Ecohome – Both Plywood & OSB have benefits & drawbacks, with much misinformation about Permeability – EcoHOME investigates the latest Data for new Code to help make the best choice
OSB v Plywood – Which is Best?
Odds are, that if you pass a housing development of wood-framed houses, it will have OSB (oriented strand board) as exterior sheathing. When you count sub-floors, roofs and wall sheathing, OSB claims about 70% of the wood sheathing market in North America over plywood. Both products have benefits and drawbacks; we will go over those, starting with their composition, and explore “which is better?” Especially in relation to OSB or Plywood use for Roofs, Walls & Floors.
OSB is made of small and fairly rectangular-shaped wood chips from small resinous trees, which are bonded into a panel form with wax and synthetic resin. Plywood on the other hand, is made with thin sheets of wood that have been cut from a spinning log, then glued together with the grain laid out in alternating directions to maximise strength. OSB can be made with smaller trees while plywood requires more mature trees, big enough that a thin veneer can be cut off of a spinning tree (as seen in the video at the bottom of the page).

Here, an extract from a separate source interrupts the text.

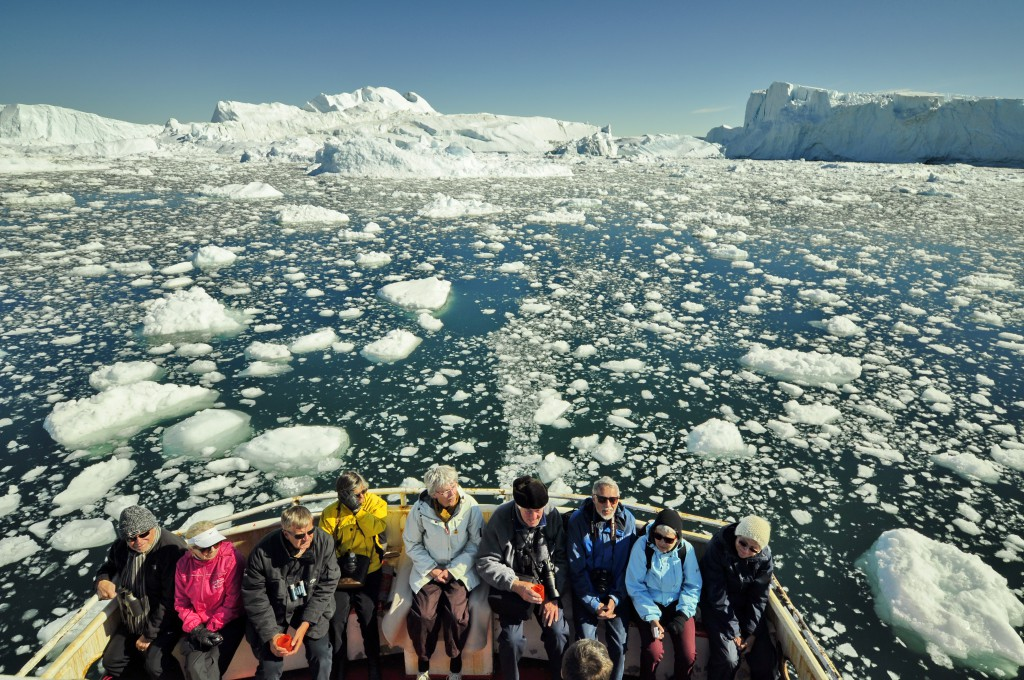 Group on a boat in a sea littered with ice chunks and floes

The history: plywood dates back about a hundred years, but it took decades before it replaced solid planks as the industry standard for closing up a house. OSB showed up in the early 60s and had a similarly slow start; it wasn’t until around the year 2000 that it overtook plywood as the sheathing of choice in the North American housing market.
The current domination of OSB can be traced to one main thing – it’s cheaper. Sheathing a 2,400 sq. ft. home at current prices would cost about $700 more with plywood than OSB.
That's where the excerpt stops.